- **Given instruction**
Quote, without any change, the line that contains "What is the quantified" and all lines that follow it to the end of the data below.

- **Records supplied**
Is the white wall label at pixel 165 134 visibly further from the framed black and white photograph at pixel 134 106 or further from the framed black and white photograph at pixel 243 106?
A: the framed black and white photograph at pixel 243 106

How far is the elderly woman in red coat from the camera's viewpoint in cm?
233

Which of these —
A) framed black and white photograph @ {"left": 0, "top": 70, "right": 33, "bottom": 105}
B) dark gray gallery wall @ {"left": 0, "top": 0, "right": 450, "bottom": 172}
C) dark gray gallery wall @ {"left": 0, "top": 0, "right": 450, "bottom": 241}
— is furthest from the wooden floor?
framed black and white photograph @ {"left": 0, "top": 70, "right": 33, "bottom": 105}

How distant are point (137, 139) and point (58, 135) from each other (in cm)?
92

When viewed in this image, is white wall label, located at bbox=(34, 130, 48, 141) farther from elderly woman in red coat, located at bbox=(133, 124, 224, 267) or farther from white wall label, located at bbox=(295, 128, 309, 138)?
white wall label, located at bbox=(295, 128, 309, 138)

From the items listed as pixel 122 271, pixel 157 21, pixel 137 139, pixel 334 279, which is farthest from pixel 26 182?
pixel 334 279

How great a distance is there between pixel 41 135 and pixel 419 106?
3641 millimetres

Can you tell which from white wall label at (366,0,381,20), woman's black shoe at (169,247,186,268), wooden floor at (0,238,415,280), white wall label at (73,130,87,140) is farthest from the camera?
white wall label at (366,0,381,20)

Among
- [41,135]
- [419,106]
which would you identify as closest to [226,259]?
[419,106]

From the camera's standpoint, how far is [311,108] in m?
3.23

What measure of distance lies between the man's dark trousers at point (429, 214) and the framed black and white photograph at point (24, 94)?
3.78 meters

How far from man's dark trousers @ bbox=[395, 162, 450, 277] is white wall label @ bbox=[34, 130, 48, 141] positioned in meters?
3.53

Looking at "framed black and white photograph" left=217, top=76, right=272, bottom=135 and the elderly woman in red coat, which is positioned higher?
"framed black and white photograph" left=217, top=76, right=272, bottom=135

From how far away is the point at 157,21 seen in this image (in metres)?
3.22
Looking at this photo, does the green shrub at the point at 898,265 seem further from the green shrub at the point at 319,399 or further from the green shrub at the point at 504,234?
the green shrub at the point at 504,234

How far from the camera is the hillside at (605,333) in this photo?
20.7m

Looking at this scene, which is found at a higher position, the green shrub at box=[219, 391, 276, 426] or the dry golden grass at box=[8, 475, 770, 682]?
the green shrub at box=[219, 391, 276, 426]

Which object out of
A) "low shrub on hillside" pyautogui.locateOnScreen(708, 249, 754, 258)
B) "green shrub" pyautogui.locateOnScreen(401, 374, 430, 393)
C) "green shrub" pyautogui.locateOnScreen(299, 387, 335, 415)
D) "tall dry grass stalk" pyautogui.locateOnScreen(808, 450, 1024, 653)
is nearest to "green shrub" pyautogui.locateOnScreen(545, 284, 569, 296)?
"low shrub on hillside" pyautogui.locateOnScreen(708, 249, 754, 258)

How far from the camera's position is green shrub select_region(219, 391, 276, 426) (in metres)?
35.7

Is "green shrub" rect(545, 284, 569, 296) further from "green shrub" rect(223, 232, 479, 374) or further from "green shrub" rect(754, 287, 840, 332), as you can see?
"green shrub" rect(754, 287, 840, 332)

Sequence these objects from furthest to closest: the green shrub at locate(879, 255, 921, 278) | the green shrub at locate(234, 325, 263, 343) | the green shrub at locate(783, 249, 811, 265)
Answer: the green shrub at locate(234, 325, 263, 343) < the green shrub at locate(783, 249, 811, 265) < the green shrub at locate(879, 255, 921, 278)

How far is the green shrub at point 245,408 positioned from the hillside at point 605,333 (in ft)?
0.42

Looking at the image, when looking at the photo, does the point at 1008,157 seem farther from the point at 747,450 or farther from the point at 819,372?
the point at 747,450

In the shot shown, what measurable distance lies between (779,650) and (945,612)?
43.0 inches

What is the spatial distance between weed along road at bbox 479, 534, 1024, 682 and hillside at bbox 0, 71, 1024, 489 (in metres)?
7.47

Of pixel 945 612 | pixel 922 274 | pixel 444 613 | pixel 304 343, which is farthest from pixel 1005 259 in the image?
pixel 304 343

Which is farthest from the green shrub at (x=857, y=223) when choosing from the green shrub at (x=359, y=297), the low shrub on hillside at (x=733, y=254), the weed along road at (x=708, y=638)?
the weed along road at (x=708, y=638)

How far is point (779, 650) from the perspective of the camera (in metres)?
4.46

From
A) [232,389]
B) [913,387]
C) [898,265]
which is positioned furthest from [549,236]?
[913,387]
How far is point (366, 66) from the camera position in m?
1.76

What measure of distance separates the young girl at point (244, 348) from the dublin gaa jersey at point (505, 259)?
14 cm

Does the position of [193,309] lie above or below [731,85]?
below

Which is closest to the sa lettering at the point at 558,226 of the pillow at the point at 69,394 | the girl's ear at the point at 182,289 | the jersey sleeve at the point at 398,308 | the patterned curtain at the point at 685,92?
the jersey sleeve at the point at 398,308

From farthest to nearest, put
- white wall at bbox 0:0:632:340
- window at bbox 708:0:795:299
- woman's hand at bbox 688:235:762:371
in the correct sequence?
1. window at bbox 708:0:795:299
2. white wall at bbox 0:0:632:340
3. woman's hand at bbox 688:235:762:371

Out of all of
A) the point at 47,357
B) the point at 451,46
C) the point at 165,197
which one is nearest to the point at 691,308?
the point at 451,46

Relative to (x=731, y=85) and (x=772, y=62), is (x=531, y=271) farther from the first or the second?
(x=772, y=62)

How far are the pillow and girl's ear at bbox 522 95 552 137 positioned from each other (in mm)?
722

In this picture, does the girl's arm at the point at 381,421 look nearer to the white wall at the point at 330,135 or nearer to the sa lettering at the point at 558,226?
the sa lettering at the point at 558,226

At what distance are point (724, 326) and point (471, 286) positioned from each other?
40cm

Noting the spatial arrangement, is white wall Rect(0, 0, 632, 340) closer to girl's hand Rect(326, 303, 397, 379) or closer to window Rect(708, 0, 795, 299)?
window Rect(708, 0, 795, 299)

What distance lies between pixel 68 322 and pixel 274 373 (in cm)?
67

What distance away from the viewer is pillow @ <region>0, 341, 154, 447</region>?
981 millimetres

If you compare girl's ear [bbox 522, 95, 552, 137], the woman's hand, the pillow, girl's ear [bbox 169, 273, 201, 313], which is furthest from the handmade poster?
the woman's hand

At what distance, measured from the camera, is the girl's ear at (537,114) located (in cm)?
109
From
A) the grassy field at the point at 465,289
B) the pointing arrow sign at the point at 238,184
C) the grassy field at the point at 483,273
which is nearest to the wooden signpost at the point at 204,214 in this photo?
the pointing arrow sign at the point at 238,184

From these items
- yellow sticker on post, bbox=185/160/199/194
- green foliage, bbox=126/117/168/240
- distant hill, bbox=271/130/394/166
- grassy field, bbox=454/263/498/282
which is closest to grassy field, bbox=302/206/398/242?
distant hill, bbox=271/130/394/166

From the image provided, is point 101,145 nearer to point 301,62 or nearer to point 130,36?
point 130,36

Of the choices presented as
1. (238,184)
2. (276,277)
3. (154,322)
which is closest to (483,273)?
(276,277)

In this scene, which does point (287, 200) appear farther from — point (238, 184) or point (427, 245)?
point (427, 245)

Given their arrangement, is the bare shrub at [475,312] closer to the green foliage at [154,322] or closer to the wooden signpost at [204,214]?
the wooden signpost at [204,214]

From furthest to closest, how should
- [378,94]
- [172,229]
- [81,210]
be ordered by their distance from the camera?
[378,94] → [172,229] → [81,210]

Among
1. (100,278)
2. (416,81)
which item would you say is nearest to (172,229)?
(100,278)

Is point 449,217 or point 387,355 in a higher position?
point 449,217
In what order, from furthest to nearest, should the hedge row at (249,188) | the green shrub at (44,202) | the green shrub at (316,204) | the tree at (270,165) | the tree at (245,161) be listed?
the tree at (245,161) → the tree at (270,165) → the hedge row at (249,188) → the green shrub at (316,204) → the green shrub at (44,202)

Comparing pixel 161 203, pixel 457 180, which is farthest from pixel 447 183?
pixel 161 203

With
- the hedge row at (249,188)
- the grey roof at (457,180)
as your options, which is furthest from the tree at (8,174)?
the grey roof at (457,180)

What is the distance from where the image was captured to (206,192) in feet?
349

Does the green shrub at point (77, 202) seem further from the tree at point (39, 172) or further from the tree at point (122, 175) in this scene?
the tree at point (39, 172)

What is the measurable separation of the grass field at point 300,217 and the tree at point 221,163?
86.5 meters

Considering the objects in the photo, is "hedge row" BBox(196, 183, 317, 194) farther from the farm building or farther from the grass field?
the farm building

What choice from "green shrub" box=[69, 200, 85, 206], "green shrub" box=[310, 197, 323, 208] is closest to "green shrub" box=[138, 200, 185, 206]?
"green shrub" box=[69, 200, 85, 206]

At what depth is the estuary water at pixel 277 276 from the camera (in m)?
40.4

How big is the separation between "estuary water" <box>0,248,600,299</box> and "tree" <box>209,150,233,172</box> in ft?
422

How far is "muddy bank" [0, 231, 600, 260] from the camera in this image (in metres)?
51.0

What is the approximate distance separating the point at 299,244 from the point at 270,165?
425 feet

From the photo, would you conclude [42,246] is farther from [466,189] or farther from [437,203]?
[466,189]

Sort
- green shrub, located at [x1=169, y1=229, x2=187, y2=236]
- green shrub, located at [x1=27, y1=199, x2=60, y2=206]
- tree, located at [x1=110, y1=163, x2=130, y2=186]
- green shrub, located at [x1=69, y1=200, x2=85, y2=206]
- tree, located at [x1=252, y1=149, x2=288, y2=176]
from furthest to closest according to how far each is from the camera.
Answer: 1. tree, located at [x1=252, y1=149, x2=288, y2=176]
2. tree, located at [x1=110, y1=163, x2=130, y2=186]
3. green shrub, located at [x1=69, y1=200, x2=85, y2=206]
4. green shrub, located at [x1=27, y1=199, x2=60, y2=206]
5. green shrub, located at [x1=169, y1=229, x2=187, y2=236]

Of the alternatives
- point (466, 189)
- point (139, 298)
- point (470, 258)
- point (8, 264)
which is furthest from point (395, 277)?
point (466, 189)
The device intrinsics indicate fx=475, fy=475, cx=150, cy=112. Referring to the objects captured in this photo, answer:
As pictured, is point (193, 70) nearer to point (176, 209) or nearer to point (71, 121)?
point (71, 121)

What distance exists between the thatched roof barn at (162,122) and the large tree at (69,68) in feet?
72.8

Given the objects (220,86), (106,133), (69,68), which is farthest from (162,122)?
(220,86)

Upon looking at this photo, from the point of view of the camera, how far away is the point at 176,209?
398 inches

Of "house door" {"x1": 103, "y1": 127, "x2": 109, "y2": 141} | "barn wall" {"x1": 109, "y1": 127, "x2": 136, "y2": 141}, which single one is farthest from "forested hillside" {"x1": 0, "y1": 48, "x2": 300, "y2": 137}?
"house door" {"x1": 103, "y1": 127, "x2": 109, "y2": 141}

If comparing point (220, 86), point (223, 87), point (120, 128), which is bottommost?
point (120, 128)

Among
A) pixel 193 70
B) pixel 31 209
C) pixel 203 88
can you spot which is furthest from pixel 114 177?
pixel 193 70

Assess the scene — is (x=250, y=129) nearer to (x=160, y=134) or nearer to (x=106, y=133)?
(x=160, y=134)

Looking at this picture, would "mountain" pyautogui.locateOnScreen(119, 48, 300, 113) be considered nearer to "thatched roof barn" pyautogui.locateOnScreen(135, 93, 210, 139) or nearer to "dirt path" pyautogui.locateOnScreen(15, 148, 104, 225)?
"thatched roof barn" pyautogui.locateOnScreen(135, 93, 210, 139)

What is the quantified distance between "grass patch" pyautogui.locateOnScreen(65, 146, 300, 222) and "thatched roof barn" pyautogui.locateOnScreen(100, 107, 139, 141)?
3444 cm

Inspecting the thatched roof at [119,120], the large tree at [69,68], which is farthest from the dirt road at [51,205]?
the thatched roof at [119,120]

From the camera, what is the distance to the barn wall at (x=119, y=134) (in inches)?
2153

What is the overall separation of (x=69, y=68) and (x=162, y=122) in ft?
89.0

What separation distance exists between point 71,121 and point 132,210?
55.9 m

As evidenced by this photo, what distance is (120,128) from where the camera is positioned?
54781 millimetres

- **Exercise solution**
What is the quantified distance between "grass patch" pyautogui.locateOnScreen(65, 146, 300, 222) and "thatched roof barn" pyautogui.locateOnScreen(100, 107, 139, 141)?
3444 cm

Inspecting the thatched roof at [119,120], the large tree at [69,68], which is farthest from the dirt road at [51,205]?
the thatched roof at [119,120]

From the camera, what is the distance to the barn wall at (x=119, y=134) (in inches)?
2153

What is the overall separation of (x=69, y=68) and (x=162, y=122) in ft?
89.0

What separation distance exists between point 71,121 and point 132,210?
55.9 m

As evidenced by this photo, what distance is (120,128) from where the camera is positioned?
54781 millimetres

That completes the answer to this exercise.